Welche Szenen mussten Sie aus Märkische Ziegel herausschneiden und warum?
Na ja, der Film ist so eine archaische Arbeit. Unter unheimlich unwürdigen Bedingungen haben diese Ziegler gearbeitet, die Duschräume waren eine Katastrophe. Das habe ich halt gezeigt. Und dann haben die Ziegeleiarbeiter darüber gesprochen, dass man Gorbatschows Buch "Perestroika" bei Verwandtenbesuchen im Westen kaufen müsse, weil es das bei uns nicht gab. Gorbatschow war damals ein rotes Tuch. Das musste ich alles herausschneiden. Es war so ähnlich wie jetzt bei den Koalitionsverhandlungen: Alles andere konnte drin bleiben, wenn ich das rausnehme. Für den Film war das eigentlich gar nicht schlecht. Er ist dadurch gewissermaßen noch ein reiner DDR-Film.
Was bedeutet das – "ein reiner DDR-Film"?
Alles ist spürbar und sichtbar, wird aber nicht verbalisiert. Das ist wie der berühmte "Bananeneffekt" am Theater. Wenn in einer Inszenierung das Wort "Banane" vorkam, lachten alle, weil sie wussten, dass es keine gibt. In den DEFA-Filmen gab es ein System von Zeichen, mit denen man sich verständigt hat. Man hat nicht alles ausgesprochen, aber es war schon klar, was gemeint war, jedenfalls für die Leute im Osten. Das war ja auch der Grund, warum nur zwei oder drei Filme von mir im DDR-Fernsehen laufen durften. Die DEFA gehörte zum Kulturbereich und das Fernsehen zur Abteilung Agitation und Propaganda des Zentralkomitees. Während der Wende haben die Leute dann plötzlich offen vor der Kamera über alles geredet. Es war ziemlich schräg und aufregend, das merkt man auch der Struktur der Filme an, sie sind ziemlich entfesselt.

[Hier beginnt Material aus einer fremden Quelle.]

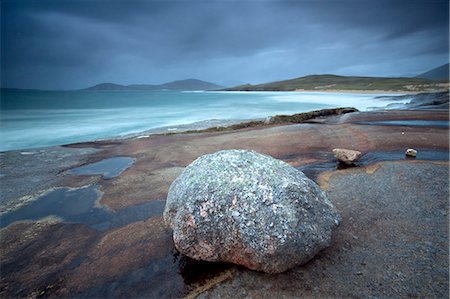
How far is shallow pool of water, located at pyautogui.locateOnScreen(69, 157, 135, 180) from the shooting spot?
752 centimetres

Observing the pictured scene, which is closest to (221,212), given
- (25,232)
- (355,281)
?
(355,281)

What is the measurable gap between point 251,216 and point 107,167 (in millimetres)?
6587

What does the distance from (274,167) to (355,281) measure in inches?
64.3

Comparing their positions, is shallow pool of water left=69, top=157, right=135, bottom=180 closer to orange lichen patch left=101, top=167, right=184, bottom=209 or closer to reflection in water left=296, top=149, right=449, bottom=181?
orange lichen patch left=101, top=167, right=184, bottom=209

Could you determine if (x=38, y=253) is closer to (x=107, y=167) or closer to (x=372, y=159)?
(x=107, y=167)

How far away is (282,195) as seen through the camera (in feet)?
10.2

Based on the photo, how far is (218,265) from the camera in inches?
129

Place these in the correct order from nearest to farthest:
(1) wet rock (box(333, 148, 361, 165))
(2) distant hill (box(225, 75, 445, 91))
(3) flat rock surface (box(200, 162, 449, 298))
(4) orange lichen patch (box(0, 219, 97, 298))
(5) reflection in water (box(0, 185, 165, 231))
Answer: (3) flat rock surface (box(200, 162, 449, 298)) → (4) orange lichen patch (box(0, 219, 97, 298)) → (5) reflection in water (box(0, 185, 165, 231)) → (1) wet rock (box(333, 148, 361, 165)) → (2) distant hill (box(225, 75, 445, 91))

Viele dieser Filme, die noch in der DDR konzipiert wurden, aber kurz nach der friedlichen Revolution ins Kino kamen, beispielsweise Peter Kahanes Die Architekten, nahm das damalige Publikum jedoch kaum wahr.
Das war eben so 'ne Zeit, da ist auf der Straße soviel passiert, dass niemand ins Theater oder ins Kino ging. Aber sie werden ja jetzt zum Teil auch wieder aufgeführt. Es ist keine verlorene Arbeit. Damals war es für uns nur wichtig, dass wir drehen konnten. Ob es sich jemand anguckt, war uns ziemlich egal.
Haben sich Ihre Sujets durch die Wende verändert?
Im Laufe der Jahrzehnte verändern sich natürlich Ansichten. Aber der Ansatz, Filme so zu machen, wie ich es mache, den hatte ich schon immer. Also nicht nur Menschen zu porträtieren, sondern auch die Landschaft, die sie umgibt – sowohl als geografischer Ort, aber auch als Geschichtslandschaft.
Aus der geduldigen Beobachtung entwickeln sich oft sehr schöne Situationen in Ihren Filmen. Wie gelingt Ihnen das?
Man muss Glück haben. Schöne Situationen kommen nicht dadurch zustande, dass man die Kamera ununterbrochen laufen lässt. Die Leute merken relativ schnell, ob man wirklich an ihrem Leben interessiert ist. Ich mache ja fast immer nur Filme über Leute, die ich mag, und das macht es einfacher. Wichtig ist, dass man auf Entdeckung aus ist. Selbst wenn man, wie in
Uckermark, eine Landschaft und manche Personen schon gut kennt.
In Filmen wie Uckermark geht es um den sozialen Wandel seit der Wiedervereinigung. Wo wird für Sie dieser Wandel in den neuen Bundesländern am stärksten sichtbar?
Uckermark ist natürlich schon sieben Jahre her. Aber ich habe jetzt auch für meinen neuen Film
Berlin-Stettin in der Gegend gedreht. Die Dörfer sehen teilweise ganz proper aus und es gibt keine produktive Arbeit mehr, das fällt auf. Früher spielte sich der Hauptteil des Lebens bei manuellen Verrichtungen ab, das ließ sich auch gut drehen. Es ist eine besondere Situation dort. Man stöhnt immer, dass die Bevölkerung so abnimmt, aber darin liegt ja auch eine Chance. Es ist ein schönes Rückzugsgebiet, es muss ja nicht alles gleichmäßig dicht besiedelt sein.
Das 20-jährige Jubiläum der Maueröffnung wird ja mit ganzen Filmreihen über die DDR gefeiert. Was empfinden Sie, wenn Spielfilme ein Geschichtsbild vermitteln, das so gar nicht mit Ihrem persönlichen Erleben übereinstimmt?
Ich bin da nicht beleidigt. Ich wundere mich aber, dass das die Leute immer noch so interessiert. Wahrscheinlich, weil die DDR und die Wende so einmalig waren. Es war das erste Mal, dass man Bilder sah, die eine historische Veränderung zeigen, die nicht mit Blutvergießen verbunden ist. Insofern ist dieser Übergang etwas Besonderes. Und wenn man dann so ein abgeschlossenes Sammelgebiet wie die DDR hat, dann ist es wohl besonders interessant, darin herumzukramen.